# Exercise:
Transcribe every line of the entries exactly.

# Data provided:

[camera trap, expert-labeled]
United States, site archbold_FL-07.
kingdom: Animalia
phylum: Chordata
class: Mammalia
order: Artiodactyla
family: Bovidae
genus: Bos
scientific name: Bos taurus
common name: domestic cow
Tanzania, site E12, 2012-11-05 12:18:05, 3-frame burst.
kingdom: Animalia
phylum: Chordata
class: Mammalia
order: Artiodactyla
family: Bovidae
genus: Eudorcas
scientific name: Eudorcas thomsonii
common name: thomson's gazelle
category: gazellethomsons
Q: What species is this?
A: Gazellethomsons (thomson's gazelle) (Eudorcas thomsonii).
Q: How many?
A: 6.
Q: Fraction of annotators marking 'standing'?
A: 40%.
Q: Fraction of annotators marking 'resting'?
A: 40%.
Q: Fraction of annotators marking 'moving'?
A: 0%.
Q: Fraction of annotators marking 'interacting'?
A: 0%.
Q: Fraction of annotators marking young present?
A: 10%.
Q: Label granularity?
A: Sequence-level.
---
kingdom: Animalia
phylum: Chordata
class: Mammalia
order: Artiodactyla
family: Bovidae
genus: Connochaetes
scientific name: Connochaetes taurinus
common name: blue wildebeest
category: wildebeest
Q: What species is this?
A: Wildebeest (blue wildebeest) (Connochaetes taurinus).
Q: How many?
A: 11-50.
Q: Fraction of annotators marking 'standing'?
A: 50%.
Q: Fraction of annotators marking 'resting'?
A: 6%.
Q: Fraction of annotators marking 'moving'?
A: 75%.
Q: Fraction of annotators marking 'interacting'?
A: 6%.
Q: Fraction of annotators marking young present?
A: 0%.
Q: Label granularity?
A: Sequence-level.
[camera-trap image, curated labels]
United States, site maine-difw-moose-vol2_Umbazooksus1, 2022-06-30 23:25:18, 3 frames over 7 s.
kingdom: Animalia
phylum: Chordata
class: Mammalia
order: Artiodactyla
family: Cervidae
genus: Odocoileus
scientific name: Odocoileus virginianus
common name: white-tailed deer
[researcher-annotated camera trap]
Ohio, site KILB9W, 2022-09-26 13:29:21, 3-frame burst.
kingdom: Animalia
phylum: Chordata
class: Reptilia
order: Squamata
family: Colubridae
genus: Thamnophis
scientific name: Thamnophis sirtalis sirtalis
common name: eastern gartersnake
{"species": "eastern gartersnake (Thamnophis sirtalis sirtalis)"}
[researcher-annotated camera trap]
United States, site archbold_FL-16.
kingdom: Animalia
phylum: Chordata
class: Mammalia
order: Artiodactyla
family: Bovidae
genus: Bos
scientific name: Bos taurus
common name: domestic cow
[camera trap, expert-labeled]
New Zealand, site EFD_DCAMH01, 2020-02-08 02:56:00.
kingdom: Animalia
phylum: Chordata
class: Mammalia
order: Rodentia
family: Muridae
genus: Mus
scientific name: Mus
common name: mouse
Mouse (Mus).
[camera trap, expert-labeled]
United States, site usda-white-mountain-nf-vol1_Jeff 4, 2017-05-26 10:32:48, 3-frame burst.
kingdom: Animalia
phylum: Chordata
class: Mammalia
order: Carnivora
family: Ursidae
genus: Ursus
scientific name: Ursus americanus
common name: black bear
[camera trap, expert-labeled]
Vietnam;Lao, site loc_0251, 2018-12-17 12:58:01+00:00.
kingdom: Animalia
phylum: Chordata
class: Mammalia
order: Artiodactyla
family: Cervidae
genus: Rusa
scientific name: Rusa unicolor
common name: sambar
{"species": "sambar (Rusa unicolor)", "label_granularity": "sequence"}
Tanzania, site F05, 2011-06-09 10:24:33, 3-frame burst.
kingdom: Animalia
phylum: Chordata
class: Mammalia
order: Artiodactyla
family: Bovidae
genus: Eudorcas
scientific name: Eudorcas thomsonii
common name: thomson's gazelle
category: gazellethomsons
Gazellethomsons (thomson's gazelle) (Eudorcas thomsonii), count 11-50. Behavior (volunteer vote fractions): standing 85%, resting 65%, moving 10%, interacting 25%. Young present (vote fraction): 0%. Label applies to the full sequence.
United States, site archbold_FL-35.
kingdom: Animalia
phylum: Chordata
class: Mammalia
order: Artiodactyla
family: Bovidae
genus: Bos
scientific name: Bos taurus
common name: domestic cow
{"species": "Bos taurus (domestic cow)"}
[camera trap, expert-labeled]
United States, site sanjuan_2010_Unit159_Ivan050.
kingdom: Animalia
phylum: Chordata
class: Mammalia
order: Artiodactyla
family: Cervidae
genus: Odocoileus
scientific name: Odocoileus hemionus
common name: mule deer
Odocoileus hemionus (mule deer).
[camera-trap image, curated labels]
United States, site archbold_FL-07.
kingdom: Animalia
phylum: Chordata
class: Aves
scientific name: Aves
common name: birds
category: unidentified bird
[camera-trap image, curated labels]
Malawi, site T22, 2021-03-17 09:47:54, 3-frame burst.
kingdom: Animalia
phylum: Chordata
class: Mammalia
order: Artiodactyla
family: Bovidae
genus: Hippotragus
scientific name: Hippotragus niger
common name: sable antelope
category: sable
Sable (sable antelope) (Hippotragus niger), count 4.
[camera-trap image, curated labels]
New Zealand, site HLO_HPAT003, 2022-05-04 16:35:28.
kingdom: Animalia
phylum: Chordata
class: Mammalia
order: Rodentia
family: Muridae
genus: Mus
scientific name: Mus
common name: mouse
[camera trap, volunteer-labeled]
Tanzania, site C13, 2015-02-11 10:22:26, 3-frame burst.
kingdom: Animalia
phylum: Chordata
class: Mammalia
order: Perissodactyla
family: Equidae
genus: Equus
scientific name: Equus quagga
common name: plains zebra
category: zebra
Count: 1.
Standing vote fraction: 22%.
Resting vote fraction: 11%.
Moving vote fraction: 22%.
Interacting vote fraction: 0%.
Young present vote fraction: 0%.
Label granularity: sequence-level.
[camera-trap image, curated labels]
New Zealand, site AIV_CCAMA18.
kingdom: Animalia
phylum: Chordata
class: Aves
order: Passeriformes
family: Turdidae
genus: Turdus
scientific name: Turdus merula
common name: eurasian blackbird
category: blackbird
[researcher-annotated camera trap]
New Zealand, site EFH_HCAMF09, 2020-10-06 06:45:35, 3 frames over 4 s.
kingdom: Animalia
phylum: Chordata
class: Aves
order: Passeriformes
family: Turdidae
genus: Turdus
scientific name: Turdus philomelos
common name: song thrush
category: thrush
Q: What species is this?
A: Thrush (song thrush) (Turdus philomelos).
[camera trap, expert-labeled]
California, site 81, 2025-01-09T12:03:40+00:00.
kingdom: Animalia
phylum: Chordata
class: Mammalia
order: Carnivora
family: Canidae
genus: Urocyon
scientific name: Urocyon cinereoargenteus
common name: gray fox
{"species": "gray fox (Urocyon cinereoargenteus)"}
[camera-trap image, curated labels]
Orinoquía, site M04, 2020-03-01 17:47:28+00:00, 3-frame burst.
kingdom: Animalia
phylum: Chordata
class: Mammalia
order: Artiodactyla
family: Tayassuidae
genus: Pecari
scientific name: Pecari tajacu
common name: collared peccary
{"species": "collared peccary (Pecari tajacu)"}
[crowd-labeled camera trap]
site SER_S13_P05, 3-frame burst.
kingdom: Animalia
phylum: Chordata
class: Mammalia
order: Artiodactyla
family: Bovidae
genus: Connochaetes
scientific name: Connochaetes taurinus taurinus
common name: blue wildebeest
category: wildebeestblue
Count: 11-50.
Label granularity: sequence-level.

# Finished task:
[camera trap, expert-labeled]
United States, site archbold_FL-07.
kingdom: Animalia
phylum: Chordata
class: Mammalia
order: Artiodactyla
family: Bovidae
genus: Bos
scientific name: Bos taurus
common name: domestic cow
Tanzania, site E12, 2012-11-05 12:18:05, 3-frame burst.
kingdom: Animalia
phylum: Chordata
class: Mammalia
order: Artiodactyla
family: Bovidae
genus: Eudorcas
scientific name: Eudorcas thomsonii
common name: thomson's gazelle
category: gazellethomsons
Q: What species is this?
A: Gazellethomsons (thomson's gazelle) (Eudorcas thomsonii).
Q: How many?
A: 6.
Q: Fraction of annotators marking 'standing'?
A: 40%.
Q: Fraction of annotators marking 'resting'?
A: 40%.
Q: Fraction of annotators marking 'moving'?
A: 0%.
Q: Fraction of annotators marking 'interacting'?
A: 0%.
Q: Fraction of annotators marking young present?
A: 10%.
Q: Label granularity?
A: Sequence-level.
---
kingdom: Animalia
phylum: Chordata
class: Mammalia
order: Artiodactyla
family: Bovidae
genus: Connochaetes
scientific name: Connochaetes taurinus
common name: blue wildebeest
category: wildebeest
Q: What species is this?
A: Wildebeest (blue wildebeest) (Connochaetes taurinus).
Q: How many?
A: 11-50.
Q: Fraction of annotators marking 'standing'?
A: 50%.
Q: Fraction of annotators marking 'resting'?
A: 6%.
Q: Fraction of annotators marking 'moving'?
A: 75%.
Q: Fraction of annotators marking 'interacting'?
A: 6%.
Q: Fraction of annotators marking young present?
A: 0%.
Q: Label granularity?
A: Sequence-level.
[camera-trap image, curated labels]
United States, site maine-difw-moose-vol2_Umbazooksus1, 2022-06-30 23:25:18, 3 frames over 7 s.
kingdom: Animalia
phylum: Chordata
class: Mammalia
order: Artiodactyla
family: Cervidae
genus: Odocoileus
scientific name: Odocoileus virginianus
common name: white-tailed deer
[researcher-annotated camera trap]
Ohio, site KILB9W, 2022-09-26 13:29:21, 3-frame burst.
kingdom: Animalia
phylum: Chordata
class: Reptilia
order: Squamata
family: Colubridae
genus: Thamnophis
scientific name: Thamnophis sirtalis sirtalis
common name: eastern gartersnake
{"species": "eastern gartersnake (Thamnophis sirtalis sirtalis)"}
[researcher-annotated camera trap]
United States, site archbold_FL-16.
kingdom: Animalia
phylum: Chordata
class: Mammalia
order: Artiodactyla
family: Bovidae
genus: Bos
scientific name: Bos taurus
common name: domestic cow
[camera trap, expert-labeled]
New Zealand, site EFD_DCAMH01, 2020-02-08 02:56:00.
kingdom: Animalia
phylum: Chordata
class: Mammalia
order: Rodentia
family: Muridae
genus: Mus
scientific name: Mus
common name: mouse
Mouse (Mus).
[camera trap, expert-labeled]
United States, site usda-white-mountain-nf-vol1_Jeff 4, 2017-05-26 10:32:48, 3-frame burst.
kingdom: Animalia
phylum: Chordata
class: Mammalia
order: Carnivora
family: Ursidae
genus: Ursus
scientific name: Ursus americanus
common name: black bear
[camera trap, expert-labeled]
Vietnam;Lao, site loc_0251, 2018-12-17 12:58:01+00:00.
kingdom: Animalia
phylum: Chordata
class: Mammalia
order: Artiodactyla
family: Cervidae
genus: Rusa
scientific name: Rusa unicolor
common name: sambar
{"species": "sambar (Rusa unicolor)", "label_granularity": "sequence"}
Tanzania, site F05, 2011-06-09 10:24:33, 3-frame burst.
kingdom: Animalia
phylum: Chordata
class: Mammalia
order: Artiodactyla
family: Bovidae
genus: Eudorcas
scientific name: Eudorcas thomsonii
common name: thomson's gazelle
category: gazellethomsons
Gazellethomsons (thomson's gazelle) (Eudorcas thomsonii), count 11-50. Behavior (volunteer vote fractions): standing 85%, resting 65%, moving 10%, interacting 25%. Young present (vote fraction): 0%. Label applies to the full sequence.
United States, site archbold_FL-35.
kingdom: Animalia
phylum: Chordata
class: Mammalia
order: Artiodactyla
family: Bovidae
genus: Bos
scientific name: Bos taurus
common name: domestic cow
{"species": "Bos taurus (domestic cow)"}
[camera trap, expert-labeled]
United States, site sanjuan_2010_Unit159_Ivan050.
kingdom: Animalia
phylum: Chordata
class: Mammalia
order: Artiodactyla
family: Cervidae
genus: Odocoileus
scientific name: Odocoileus hemionus
common name: mule deer
Odocoileus hemionus (mule deer).
[camera-trap image, curated labels]
United States, site archbold_FL-07.
kingdom: Animalia
phylum: Chordata
class: Aves
scientific name: Aves
common name: birds
category: unidentified bird
[camera-trap image, curated labels]
Malawi, site T22, 2021-03-17 09:47:54, 3-frame burst.
kingdom: Animalia
phylum: Chordata
class: Mammalia
order: Artiodactyla
family: Bovidae
genus: Hippotragus
scientific name: Hippotragus niger
common name: sable antelope
category: sable
Sable (sable antelope) (Hippotragus niger), count 4.
[camera-trap image, curated labels]
New Zealand, site HLO_HPAT003, 2022-05-04 16:35:28.
kingdom: Animalia
phylum: Chordata
class: Mammalia
order: Rodentia
family: Muridae
genus: Mus
scientific name: Mus
common name: mouse
[camera trap, volunteer-labeled]
Tanzania, site C13, 2015-02-11 10:22:26, 3-frame burst.
kingdom: Animalia
phylum: Chordata
class: Mammalia
order: Perissodactyla
family: Equidae
genus: Equus
scientific name: Equus quagga
common name: plains zebra
category: zebra
Count: 1.
Standing vote fraction: 22%.
Resting vote fraction: 11%.
Moving vote fraction: 22%.
Interacting vote fraction: 0%.
Young present vote fraction: 0%.
Label granularity: sequence-level.
[camera-trap image, curated labels]
New Zealand, site AIV_CCAMA18.
kingdom: Animalia
phylum: Chordata
class: Aves
order: Passeriformes
family: Turdidae
genus: Turdus
scientific name: Turdus merula
common name: eurasian blackbird
category: blackbird
[researcher-annotated camera trap]
New Zealand, site EFH_HCAMF09, 2020-10-06 06:45:35, 3 frames over 4 s.
kingdom: Animalia
phylum: Chordata
class: Aves
order: Passeriformes
family: Turdidae
genus: Turdus
scientific name: Turdus philomelos
common name: song thrush
category: thrush
Q: What species is this?
A: Thrush (song thrush) (Turdus philomelos).
[camera trap, expert-labeled]
California, site 81, 2025-01-09T12:03:40+00:00.
kingdom: Animalia
phylum: Chordata
class: Mammalia
order: Carnivora
family: Canidae
genus: Urocyon
scientific name: Urocyon cinereoargenteus
common name: gray fox
{"species": "gray fox (Urocyon cinereoargenteus)"}
[camera-trap image, curated labels]
Orinoquía, site M04, 2020-03-01 17:47:28+00:00, 3-frame burst.
kingdom: Animalia
phylum: Chordata
class: Mammalia
order: Artiodactyla
family: Tayassuidae
genus: Pecari
scientific name: Pecari tajacu
common name: collared peccary
{"species": "collared peccary (Pecari tajacu)"}
[crowd-labeled camera trap]
site SER_S13_P05, 3-frame burst.
kingdom: Animalia
phylum: Chordata
class: Mammalia
order: Artiodactyla
family: Bovidae
genus: Connochaetes
scientific name: Connochaetes taurinus taurinus
common name: blue wildebeest
category: wildebeestblue
Count: 11-50.
Label granularity: sequence-level.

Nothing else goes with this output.